Building a reliable text-to-SQL product is a challenging journey, and it becomes even more intricate when introducing the complexity of joins across multiple tables. Joins are foundational to data analysis, allowing us to combine different perspectives on related data, but they also carry inherent challenges. From maintaining data integrity to navigating join paths and mitigating the risks of data loss or double counting, crafting a trustworthy join system is no small feat.
We’re thrilled to announce that Snowflake Cortex Analyst now supports joins for star and snowflake schemas, and this new functionality is in public preview. This enhancement makes it possible for business users to ask questions that rely on data scattered across multiple tables. Based on our benchmarks, Cortex Analyst achieves an impressive 92% SQL accuracy in generating reliable answers for scenarios involving joins of standard star and snowflake schemas — significantly surpassing other text-to-SQL solutions, which often fall short of this level of precision (with competing products averaging around 73% accuracy, and GPT-4o in single-shot mode at 55%).
In this post, we’ll explore the intricacies of supporting joins in Cortex Analyst, the challenges introduced by different join types, and how we mitigate common pitfalls to deliver more reliable results.

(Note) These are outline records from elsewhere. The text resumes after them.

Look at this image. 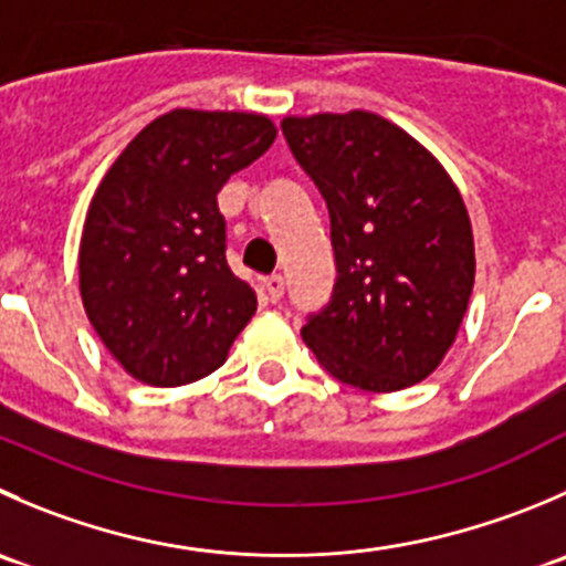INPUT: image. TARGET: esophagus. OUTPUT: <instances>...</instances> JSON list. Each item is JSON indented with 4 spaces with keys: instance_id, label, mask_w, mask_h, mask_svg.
I'll return each mask as SVG.
<instances>
[{
    "instance_id": "34e87169",
    "label": "esophagus",
    "mask_w": 566,
    "mask_h": 566,
    "mask_svg": "<svg viewBox=\"0 0 566 566\" xmlns=\"http://www.w3.org/2000/svg\"><path fill=\"white\" fill-rule=\"evenodd\" d=\"M262 287H265L268 298L279 301V298H282V295H284V279L279 276V273H273V276L262 279Z\"/></svg>"
}]
</instances>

Defining star and snowflake schemas
Before diving into the complexity of joins, it’s helpful to clarify what we mean by star and snowflake schemas. These are common database structures designed to support complex analytical queries efficiently.
In a star schema, there is a central “fact table” that contains measures like sales or revenue, surrounded by “dimension tables” that provide context for those facts, such as products, dates or customers.
A snowflake schema is an extension of the star schema, allowing for additional normalization by breaking down dimension tables into more granular tables. This means snowflake schemas can include multiple hops of dimension tables, providing an even-more-normalized representation of data. However, unlike fact tables, dimension tables typically do not contain measures, which keeps the focus on the attributes describing entities.
The following diagram (Fig. 2) illustrates these relationships and helps visualize the core difference between star and snowflake schemas, showing how facts are linked to multiple levels of dimensional data.
Common problems with joins in text-to-SQL
Implementing joins isn’t just about linking tables together; it requires ensuring that all the nuances of database operations are accounted for. Here, we break down the most common challenges that arise when working with joins and how Cortex Analyst handles them to provide accurate and reliable SQL generation.
For this section, we will use the following schema (Fig. 3) to provide specific SQL examples.
For an overview of our benchmarking methodology, refer to this blog post.
1. Join paths and key integrity
One of the fundamental aspects of joining tables is determining the correct join path. This means joining tables using the appropriate primary/foreign key relationships, which is critical for maintaining data integrity. Mistakes often occur when attempting to join on columns that seemingly align based on their names but don’t actually reflect the correct relationship — for instance, joining based on dimension names instead of keys.
Moreover, SQL allows for joins to be expressed in multiple ways, such as through USING clauses or ON clauses with table order variations. Ensuring consistency here is challenging, as a mix-up could lead to incorrect joins, compromising the results. Cortex Analyst mitigates this by carefully parsing the generated SQL by the LLM, canonicalizing the join path used to a standard format and verifying the correct join keys are used.
Let’s look at an example:
Question: What is the total number of orders by customer type?
Incorrect SQL: Joining with customer_name gets rejected by Cortex Analyst.
SELECT customers.customer_type,
COUNT(*) as order_count
FROM orders
LEFT JOIN customers ON orders.customer_name = customers.customer_name
GROUP BY customers.customer_type
Correct SQL: Joining with the correct key customer_id.
SELECT customers.customer_type,
COUNT(*) as order_count
FROM orders
LEFT JOIN customers ON orders.customer_id = customers.customer_id
GROUP BY customers.customer_type
2. Challenges in join configuration: Ensuring data completeness and consistency
Configuring joins correctly is critical to maintaining data completeness and consistency when generating SQL queries. Both the type of join (such as inner or left) and the sequence of joins can significantly impact the accuracy of the data returned, especially in cases where the underlying data relationships are complex or inconsistent.
Using an incorrect join setup can easily lead to undercounting, data loss or overinflated results. For example, an INNER JOIN will exclude rows without a match in both tables, potentially omitting relevant data, while a LEFT JOIN might retain all records from one table even when data is missing in the other. Additionally, the order of joins matters: OrderItems LEFT JOIN Orders may produce different results than Orders LEFT JOIN OrderItems, especially if there are rows with no corresponding matches.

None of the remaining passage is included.